Traders shorting Tesla didn't have a profitable 2019, and were down roughly $2.9 billion in mark-to-market losses for the year, according to S3 data. This year isn't going much better for Tesla shorts. Dusaniwsky wrote:
"In less than two weeks, they’ve nearly matched last year’s losses, down -$2.80 billion in net-of-financing mark-to-market losses, including -$1.25 billion in losses on today’s +9.77% price move."
Tesla's stock gains have been recently fueled by solid 2019 vehicle delivery numbers and optimism around the new Gigafactory in Shanghai. In addition, a number of Wall Street analysts have boosted their target prices for Tesla.
Argus Research analyst Bill Selesky raised his 12-month price target on Tesla to $556 from $396. Such an increase in prices, Selesky justified by the fact that Tesla achieved record production and supply of cars in the 4th quarter of 2019. The total supply in 2019 amounted to 367,500, and was 50% higher than in 2018.
Yesterday, Oppenheimer analyst Colin Rush raised Tesla's target stock price from $385 per share to $612 per share. He claims the company has reached a “critical scale” to support sustainable free cash flows. He also suggests that a company could also pose an “existential threat” to transport companies that have no ambition or ability to innovate at the fast pace of Tesla. Analyst believes Tesla has "key advantages" over its competitors in powertrain design and battery technology, ADAS fleet size, roadmap to energy independence and consumer enthusiasm.
Jefferies analyst Philippe Houchois raised his price target for Tesla to $600 from $400 and keeps a Buy rating on the shares. Tesla is the only car manufacturer engaged in a "positive-sum game" in electric vehicles amid rising market acceptance, and its auto business should turn profitable this year excluding tax credits, contends the analyst. Further, Houchois believes the company "balance sheet de-risking makes old and new growth opportunities viable, from battery tech to stationary and autonomy." The analyst, who boosted his price target after incorporating the company non-auto valuation drivers, also thinks consensus estimates for 2020 look "reasonable and conservative."

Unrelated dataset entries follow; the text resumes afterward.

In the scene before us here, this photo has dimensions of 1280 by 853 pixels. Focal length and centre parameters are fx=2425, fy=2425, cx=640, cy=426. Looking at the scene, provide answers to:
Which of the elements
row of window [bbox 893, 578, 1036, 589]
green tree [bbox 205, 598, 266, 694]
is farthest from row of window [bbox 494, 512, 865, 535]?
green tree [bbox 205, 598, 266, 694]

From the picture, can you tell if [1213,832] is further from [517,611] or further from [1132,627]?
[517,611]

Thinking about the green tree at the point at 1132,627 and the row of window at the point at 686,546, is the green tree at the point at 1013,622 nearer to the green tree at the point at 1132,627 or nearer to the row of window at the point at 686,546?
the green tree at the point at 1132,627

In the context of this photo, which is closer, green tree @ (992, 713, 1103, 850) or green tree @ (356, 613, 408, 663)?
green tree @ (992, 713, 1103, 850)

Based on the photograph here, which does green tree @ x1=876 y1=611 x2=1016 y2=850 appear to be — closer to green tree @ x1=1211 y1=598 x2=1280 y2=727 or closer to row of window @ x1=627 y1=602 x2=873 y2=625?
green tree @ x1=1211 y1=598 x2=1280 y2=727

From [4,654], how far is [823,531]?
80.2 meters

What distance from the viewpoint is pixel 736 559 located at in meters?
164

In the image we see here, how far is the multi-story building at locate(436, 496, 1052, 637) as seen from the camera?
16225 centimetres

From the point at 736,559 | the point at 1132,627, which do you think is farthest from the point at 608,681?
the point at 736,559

Even though Tesla is one of the most popular shorts —second only to Apple in the domestic market, according to S3 data— it's been a rough one for traders. Since 2016, when S3 started calculating short side data, Tesla shorts are down about $11.44 billion in net-of-financing mark-to-market losses, Dusaniwsky wrote.

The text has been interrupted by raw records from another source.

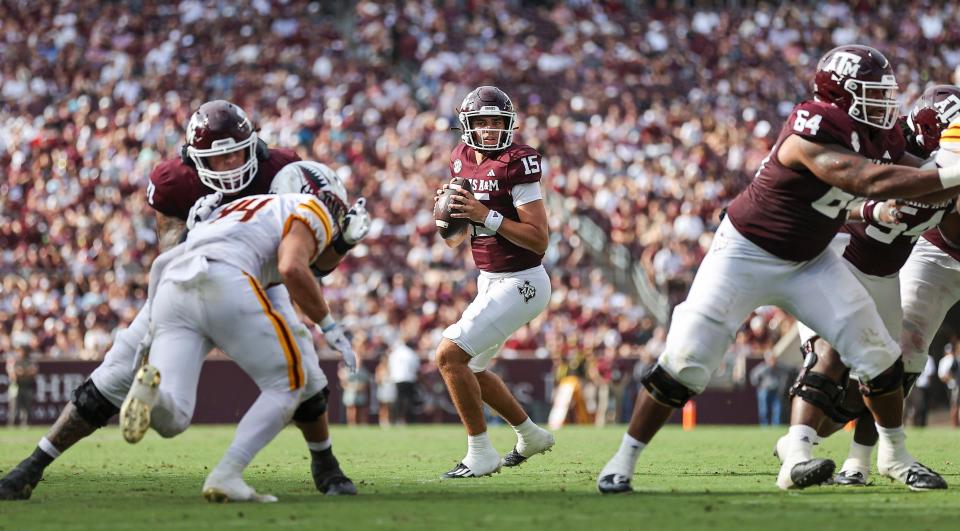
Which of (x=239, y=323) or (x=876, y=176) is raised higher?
(x=876, y=176)

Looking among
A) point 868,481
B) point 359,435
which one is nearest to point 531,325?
point 359,435

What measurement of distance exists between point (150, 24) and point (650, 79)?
34.3 feet

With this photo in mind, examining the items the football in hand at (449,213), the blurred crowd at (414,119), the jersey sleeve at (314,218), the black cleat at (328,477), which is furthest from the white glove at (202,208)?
the blurred crowd at (414,119)

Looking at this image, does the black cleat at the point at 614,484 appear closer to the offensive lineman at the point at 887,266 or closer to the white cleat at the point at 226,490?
the offensive lineman at the point at 887,266

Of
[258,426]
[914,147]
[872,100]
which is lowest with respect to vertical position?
[258,426]

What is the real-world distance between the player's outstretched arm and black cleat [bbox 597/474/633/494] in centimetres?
176

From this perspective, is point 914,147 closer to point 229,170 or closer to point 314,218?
point 314,218

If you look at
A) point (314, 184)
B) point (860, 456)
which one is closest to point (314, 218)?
point (314, 184)

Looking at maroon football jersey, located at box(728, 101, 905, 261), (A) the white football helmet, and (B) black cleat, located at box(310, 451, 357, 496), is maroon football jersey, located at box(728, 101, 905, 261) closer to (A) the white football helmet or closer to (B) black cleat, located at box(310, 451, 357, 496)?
(A) the white football helmet

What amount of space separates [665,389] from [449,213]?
7.61 ft

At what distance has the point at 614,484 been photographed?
697cm

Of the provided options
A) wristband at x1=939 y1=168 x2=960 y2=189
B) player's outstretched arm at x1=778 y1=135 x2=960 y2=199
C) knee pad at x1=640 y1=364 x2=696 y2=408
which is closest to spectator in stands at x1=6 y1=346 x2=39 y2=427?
knee pad at x1=640 y1=364 x2=696 y2=408

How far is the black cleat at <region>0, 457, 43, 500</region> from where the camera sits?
6.84 meters

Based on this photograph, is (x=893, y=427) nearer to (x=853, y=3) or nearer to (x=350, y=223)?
(x=350, y=223)
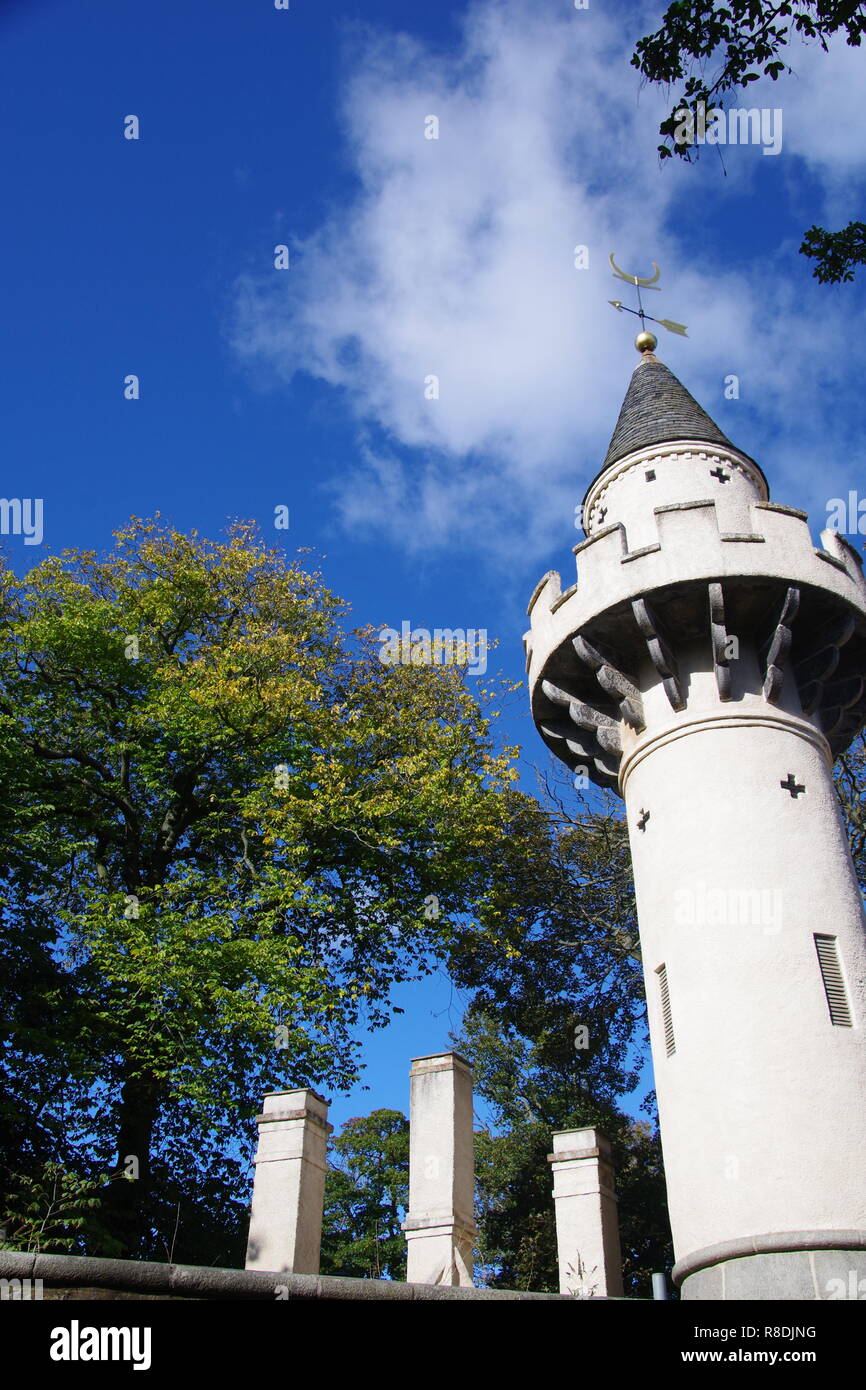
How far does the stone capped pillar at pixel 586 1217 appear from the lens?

TSLA short interest is $12.79 billion; 26.74 million shares shorted; 19.99% of its float; and a 0.30% stock borrow fee. TSLA is the second largest short in the domestic market behind Apple Inc (APPL).
"The recent rally may be the final tipping point for the mother of all short squeezes," Dusaniwsky said. "If shorts begin to cover in size, we expect the Tesla rally to get turbo charged to even higher levels."